WHAT TO WORK ON — Return every line of the records that includes the string "usda".
━━━━━━
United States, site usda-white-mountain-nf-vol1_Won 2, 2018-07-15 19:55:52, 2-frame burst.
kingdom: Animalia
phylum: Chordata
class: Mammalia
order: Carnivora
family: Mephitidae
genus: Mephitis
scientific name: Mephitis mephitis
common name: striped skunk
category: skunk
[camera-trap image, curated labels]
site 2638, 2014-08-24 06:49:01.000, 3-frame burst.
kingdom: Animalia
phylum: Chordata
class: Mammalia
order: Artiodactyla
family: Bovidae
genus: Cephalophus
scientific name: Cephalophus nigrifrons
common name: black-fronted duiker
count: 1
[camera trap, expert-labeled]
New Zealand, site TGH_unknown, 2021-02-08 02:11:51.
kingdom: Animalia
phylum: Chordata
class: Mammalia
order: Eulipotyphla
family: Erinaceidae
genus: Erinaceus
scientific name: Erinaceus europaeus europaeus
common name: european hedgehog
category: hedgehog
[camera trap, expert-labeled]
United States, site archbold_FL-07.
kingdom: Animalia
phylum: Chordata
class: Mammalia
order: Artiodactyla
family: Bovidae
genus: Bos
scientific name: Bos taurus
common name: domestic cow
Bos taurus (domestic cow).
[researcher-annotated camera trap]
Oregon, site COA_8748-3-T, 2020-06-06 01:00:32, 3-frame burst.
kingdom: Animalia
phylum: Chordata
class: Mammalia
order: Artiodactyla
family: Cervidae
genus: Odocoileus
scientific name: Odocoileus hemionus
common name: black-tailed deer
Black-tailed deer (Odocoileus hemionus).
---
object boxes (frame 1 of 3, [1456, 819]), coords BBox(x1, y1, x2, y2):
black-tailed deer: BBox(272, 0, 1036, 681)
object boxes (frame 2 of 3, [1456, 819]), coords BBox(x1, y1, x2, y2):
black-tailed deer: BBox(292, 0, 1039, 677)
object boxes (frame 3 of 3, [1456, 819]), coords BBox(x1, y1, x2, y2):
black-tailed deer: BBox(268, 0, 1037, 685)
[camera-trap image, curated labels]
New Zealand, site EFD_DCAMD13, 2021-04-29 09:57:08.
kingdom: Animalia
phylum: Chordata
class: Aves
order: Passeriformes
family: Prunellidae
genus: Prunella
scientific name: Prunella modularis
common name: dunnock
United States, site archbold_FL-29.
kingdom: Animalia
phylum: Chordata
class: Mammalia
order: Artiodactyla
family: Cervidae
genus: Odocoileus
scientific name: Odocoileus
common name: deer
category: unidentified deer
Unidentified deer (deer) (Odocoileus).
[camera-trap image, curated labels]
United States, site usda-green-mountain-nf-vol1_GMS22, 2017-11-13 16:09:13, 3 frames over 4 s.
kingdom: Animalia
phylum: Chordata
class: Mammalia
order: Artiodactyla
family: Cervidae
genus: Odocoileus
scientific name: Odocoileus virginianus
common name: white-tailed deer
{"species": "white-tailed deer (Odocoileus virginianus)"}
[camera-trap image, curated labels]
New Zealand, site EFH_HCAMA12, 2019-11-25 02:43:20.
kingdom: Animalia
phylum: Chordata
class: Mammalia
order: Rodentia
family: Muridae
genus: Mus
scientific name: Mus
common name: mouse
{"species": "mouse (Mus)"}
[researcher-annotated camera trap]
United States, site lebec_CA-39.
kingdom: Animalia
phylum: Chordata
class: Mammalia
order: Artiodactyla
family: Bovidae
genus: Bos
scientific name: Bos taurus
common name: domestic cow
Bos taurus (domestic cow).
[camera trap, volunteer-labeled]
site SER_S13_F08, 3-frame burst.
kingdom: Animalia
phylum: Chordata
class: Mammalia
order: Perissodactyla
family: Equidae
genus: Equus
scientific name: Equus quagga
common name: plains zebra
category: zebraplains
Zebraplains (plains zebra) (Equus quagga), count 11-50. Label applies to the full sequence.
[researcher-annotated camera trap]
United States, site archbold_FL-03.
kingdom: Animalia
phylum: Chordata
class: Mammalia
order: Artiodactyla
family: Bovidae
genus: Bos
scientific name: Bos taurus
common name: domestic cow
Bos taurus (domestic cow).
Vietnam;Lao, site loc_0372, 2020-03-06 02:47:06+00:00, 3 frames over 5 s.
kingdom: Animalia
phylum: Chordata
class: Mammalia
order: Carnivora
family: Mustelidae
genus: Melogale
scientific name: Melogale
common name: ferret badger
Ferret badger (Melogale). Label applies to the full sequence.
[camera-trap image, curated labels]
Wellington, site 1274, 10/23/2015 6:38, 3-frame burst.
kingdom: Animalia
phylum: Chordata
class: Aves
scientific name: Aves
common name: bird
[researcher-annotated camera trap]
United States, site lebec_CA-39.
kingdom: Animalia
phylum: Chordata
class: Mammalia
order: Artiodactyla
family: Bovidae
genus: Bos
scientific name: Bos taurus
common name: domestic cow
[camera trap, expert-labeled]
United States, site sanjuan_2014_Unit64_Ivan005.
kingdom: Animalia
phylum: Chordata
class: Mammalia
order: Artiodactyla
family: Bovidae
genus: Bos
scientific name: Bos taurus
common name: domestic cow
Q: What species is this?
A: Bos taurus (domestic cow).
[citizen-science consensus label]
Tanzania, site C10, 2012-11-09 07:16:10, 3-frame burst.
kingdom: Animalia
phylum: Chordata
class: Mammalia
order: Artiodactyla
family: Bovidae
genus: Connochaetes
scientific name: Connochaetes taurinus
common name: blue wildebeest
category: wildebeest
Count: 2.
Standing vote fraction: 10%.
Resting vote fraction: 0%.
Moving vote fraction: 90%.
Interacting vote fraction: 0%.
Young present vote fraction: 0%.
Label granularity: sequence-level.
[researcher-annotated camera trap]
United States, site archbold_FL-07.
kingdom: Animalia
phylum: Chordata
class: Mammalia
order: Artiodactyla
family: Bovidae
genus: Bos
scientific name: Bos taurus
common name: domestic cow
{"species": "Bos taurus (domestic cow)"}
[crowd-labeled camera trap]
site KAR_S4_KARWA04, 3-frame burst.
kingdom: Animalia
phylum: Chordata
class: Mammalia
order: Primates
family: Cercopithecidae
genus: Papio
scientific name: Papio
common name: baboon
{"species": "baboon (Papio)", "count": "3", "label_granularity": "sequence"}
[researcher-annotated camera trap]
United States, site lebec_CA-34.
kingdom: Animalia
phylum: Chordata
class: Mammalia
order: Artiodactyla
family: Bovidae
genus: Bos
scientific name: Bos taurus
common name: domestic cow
━━━━━━
YOUR SOLUTION —
United States, site usda-white-mountain-nf-vol1_Won 2, 2018-07-15 19:55:52, 2-frame burst.
United States, site usda-green-mountain-nf-vol1_GMS22, 2017-11-13 16:09:13, 3 frames over 4 s.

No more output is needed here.